以下の空気入りタイヤに関する文章から、「本発明は、熱可塑性材料を用い」で始まり「性が変化することを見出した。」まで続く部分を、一字一句変えずに引用しなさい。

• 抜粋:
# # #

本発明は、熱可塑性材料を用いて押出成形されたフィルムを備えた空気入りタイヤに関するものである。
空気入りタイヤの内側面には、タイヤの空気圧を一定に保持するために空気透過抑制層としてインナーライナーが設けられている。かかるインナーライナーは、一般に、ブチルゴムやハロゲン化ブチルゴムなどの気体が透過しにくいゴム層で構成されているが、タイヤの軽量化のため、薄肉化が可能な樹脂フィルムの使用が検討されている。
例えば、特許文献1には、インフレーション成形法により円筒状に形成した熱可塑性エラストマーフィルムをインナーライナーに用いることが提案されており、Tダイ押出法により得られたフィルムに対して耐久性に優れることが開示されている。また、特許文献2には、インフレーション成形法により破断強度のタイヤ幅方向と周方向の比を1に近づけて、タイヤの耐久性を向上することが開示されている。このように、インフレーション成形法を用いれば、配向の小さいフィルムを作製することができ、耐久性を向上することが容易であるが、Tダイ押出法によるフィルムを用いた場合、耐久性を向上することが困難であった。
なお、特許文献3には、インナーライナーを第1層と第2層との積層構造とし、第1層の弾性率の配向方向と第2層の弾性率の配向方向とを交差させることが提案されている。しかしながら、この文献は、カレンダーロールによってシート状に加工されたゴムシートを、配向方向を交差させて2層構造にて設けることにより、タイヤの撓み変形に対して均等に歪みが生じることを狙ったものであり、熱可塑性材料からなるフィルムの設置角度を規定することによるタイヤの耐久性向上を示唆するものではない。
特開2006−315339号公報 特開2007−030691号公報 特開平11−059120号公報
本発明者は、上記の点に鑑みて検討していく中で、熱可塑性材料からなるフィルムの押出方向とタイヤ周方向との角度を変更することにより、タイヤの耐久性が変化することを見出した。

# # #

• データセット行:
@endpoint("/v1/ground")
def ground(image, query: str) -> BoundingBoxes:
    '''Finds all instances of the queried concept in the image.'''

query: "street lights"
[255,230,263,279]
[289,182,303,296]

# # #

• 回答:
本発明は、熱可塑性材料を用いて押出成形されたフィルムを備えた空気入りタイヤに関するものである。
空気入りタイヤの内側面には、タイヤの空気圧を一定に保持するために空気透過抑制層としてインナーライナーが設けられている。かかるインナーライナーは、一般に、ブチルゴムやハロゲン化ブチルゴムなどの気体が透過しにくいゴム層で構成されているが、タイヤの軽量化のため、薄肉化が可能な樹脂フィルムの使用が検討されている。
例えば、特許文献1には、インフレーション成形法により円筒状に形成した熱可塑性エラストマーフィルムをインナーライナーに用いることが提案されており、Tダイ押出法により得られたフィルムに対して耐久性に優れることが開示されている。また、特許文献2には、インフレーション成形法により破断強度のタイヤ幅方向と周方向の比を1に近づけて、タイヤの耐久性を向上することが開示されている。このように、インフレーション成形法を用いれば、配向の小さいフィルムを作製することができ、耐久性を向上することが容易であるが、Tダイ押出法によるフィルムを用いた場合、耐久性を向上することが困難であった。
なお、特許文献3には、インナーライナーを第1層と第2層との積層構造とし、第1層の弾性率の配向方向と第2層の弾性率の配向方向とを交差させることが提案されている。しかしながら、この文献は、カレンダーロールによってシート状に加工されたゴムシートを、配向方向を交差させて2層構造にて設けることにより、タイヤの撓み変形に対して均等に歪みが生じることを狙ったものであり、熱可塑性材料からなるフィルムの設置角度を規定することによるタイヤの耐久性向上を示唆するものではない。
特開2006−315339号公報 特開2007−030691号公報 特開平11−059120号公報
本発明者は、上記の点に鑑みて検討していく中で、熱可塑性材料からなるフィルムの押出方向とタイヤ周方向との角度を変更することにより、タイヤの耐久性が変化することを見出した。